**Texte d'étude**
□ □ □ □ □

Hommage à mes anciens élèves

Ce texte a été rédigé et publié en septembre 2016. Il est dédié de tout coeur à mes anciens élèves. Entretemps, Madame Sanchez a laissé la place à d'autres personnes au sein de l'enseignement ;)
August 13, 2020

Je viens de rentrer d’une magnifique promenade dans les bois.

Une heure de calme.

Juste mon chien & la nature.

Le bonheur, quoi.

Mais j’avais aussi cette envie de rentrer. De me remettre à écrire. Même si mon ego me répétait doucement Tu veux encore publier un article aujourd’hui? Tu n’en fais pas un peu trop? Tu crois pas que les gens vont trouver cette attitude prétentieuse? Franchement, je m’en fiche pas mal.

Hier, j’ai eu l’immense plaisir de lire un commentaire de Vanda, une des mes anciennes élèves. A la fin de mon article, elle m’a laissé quelques lignes.

Qui peuvent sembler anodines pour certaines personnes.

Mais moi, elles m’ont bouleversée. Vraiment touchée.

□ □ □ □ □

**Données fournies**
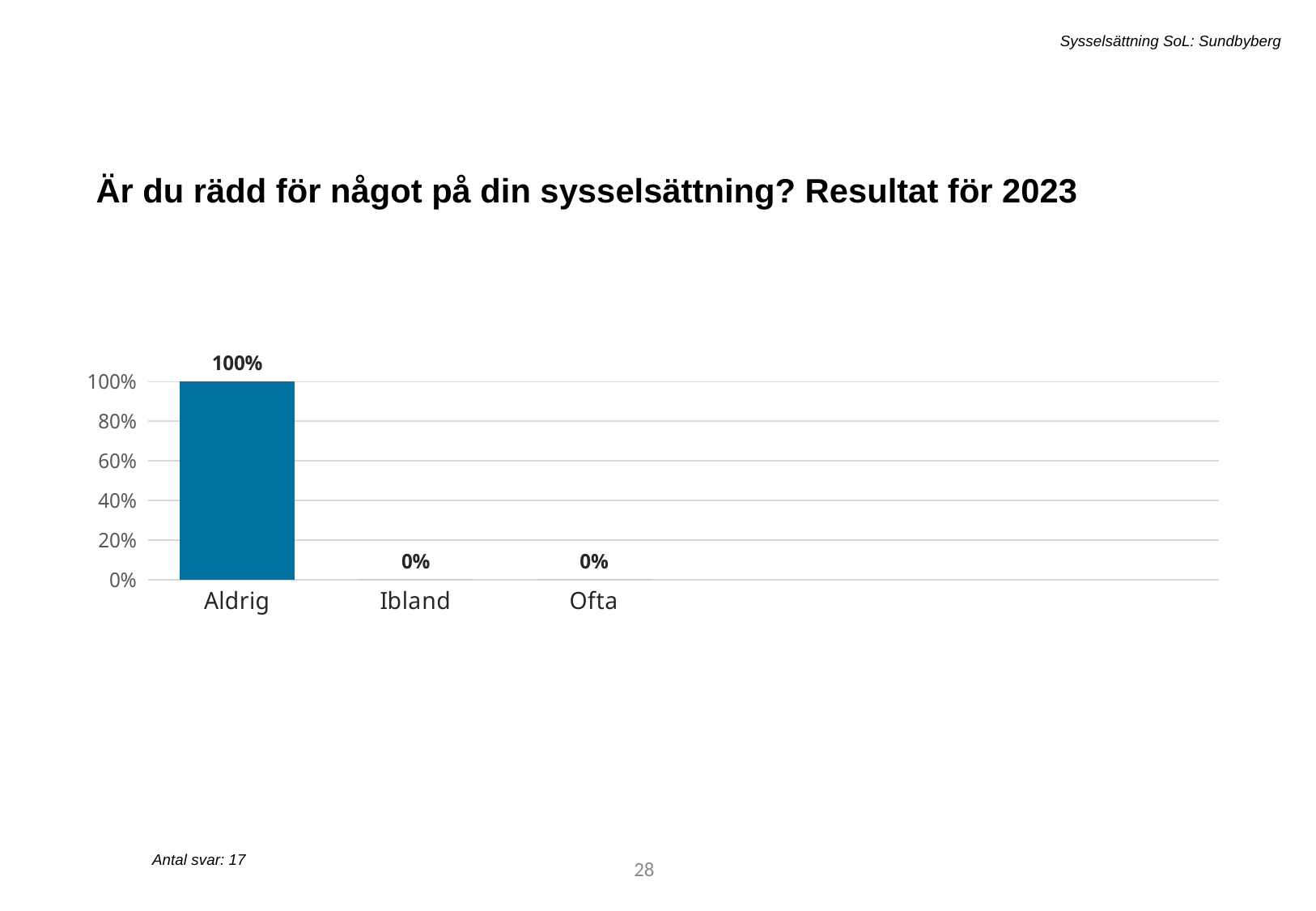
What is the title of the chart? Är du rädd för något på din sysselsättning? Resultat för 2023 How many responses (Antal svar) does the slide report? 17 What is the value for Ibland? 0% What is the value for Ofta? 0% Which category has the highest value? Aldrig Is the value for Aldrig greater or less than 80%? greater How many categories are shown on the x axis? 3 What kind of chart is shown on the slide? bar chart What is the value for Aldrig? 100% Do the values rise or fall from Aldrig to Ofta along the x axis? fall Which is larger, the value for Aldrig or the value for Ofta? Aldrig What is the difference between the values for Aldrig and Ibland? 100%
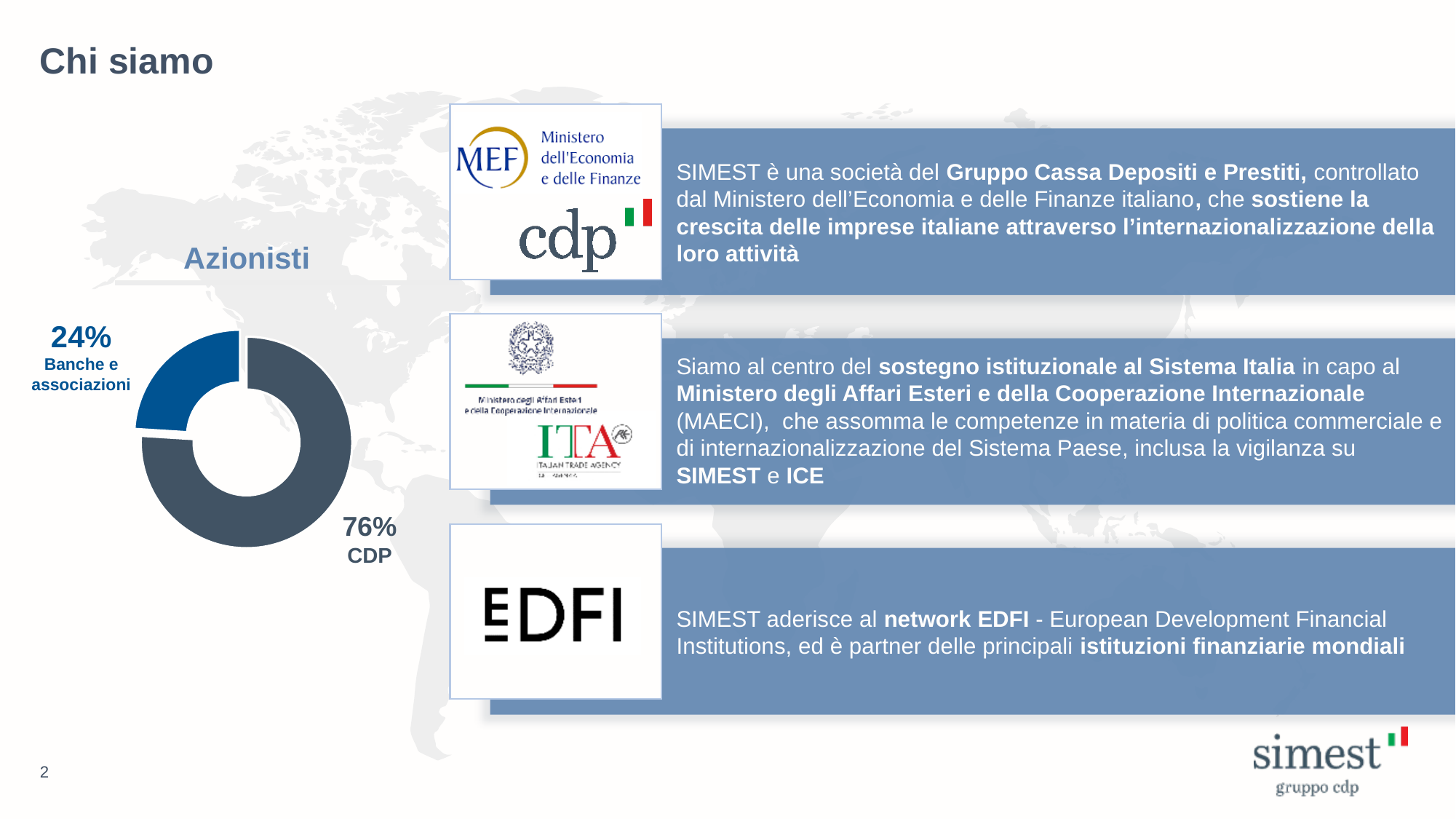
Which shareholder category has the largest share in the Azionisti chart? CDP Which is larger: the share of CDP or the share of Banche e associazioni? CDP Which category is shown in the lighter blue segment of the Azionisti chart? Banche e associazioni How many categories are shown in the Azionisti chart? 2 What is the title of the chart on the left of the slide? Azionisti What share of the Azionisti chart do Banche e associazioni hold? 24% Which shareholder category has the smallest share in the Azionisti chart? Banche e associazioni What is the difference in percentage points between the CDP share and the Banche e associazioni share? 52 What kind of chart is used to show the Azionisti breakdown? Doughnut chart What is the total of the two shares shown in the Azionisti chart? 100% What share of the Azionisti chart does CDP hold? 76%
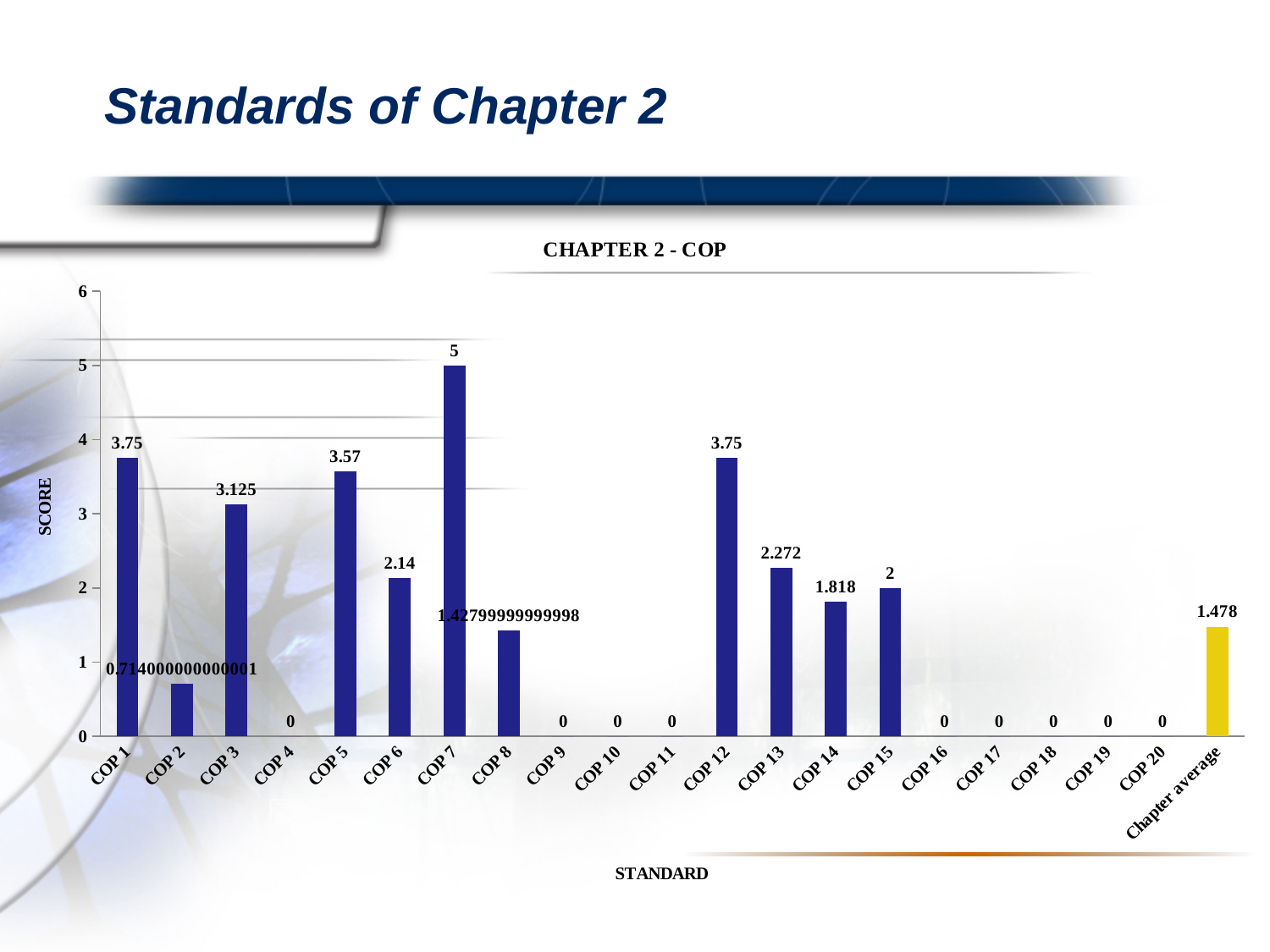
What is the label of the vertical axis? SCORE What is the value shown for Chapter average? 1.478 Which has a higher score, COP 3 or COP 6? COP 3 What is the score for COP 13? 2.272 What kind of chart is shown on the slide? bar chart What is the title of the chart? CHAPTER 2 - COP What is the score for COP 5? 3.57 Is the value for COP 2 greater or less than 1? less What is the score for COP 14? 1.818 How many categories are shown on the x axis, including Chapter average? 21 What is the difference between the scores of COP 7 and COP 12? 1.25 Which standard has the highest score? COP 7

□ □ □ □ □

**Objectif de l'exercice**
Selon le texte d'étude, en quel mois et en quelle année ce texte a-t-il été rédigé et publié ? Le matériel présenté ci-dessus est indépendant du texte d'étude.

**Corrigé**
En septembre 2016.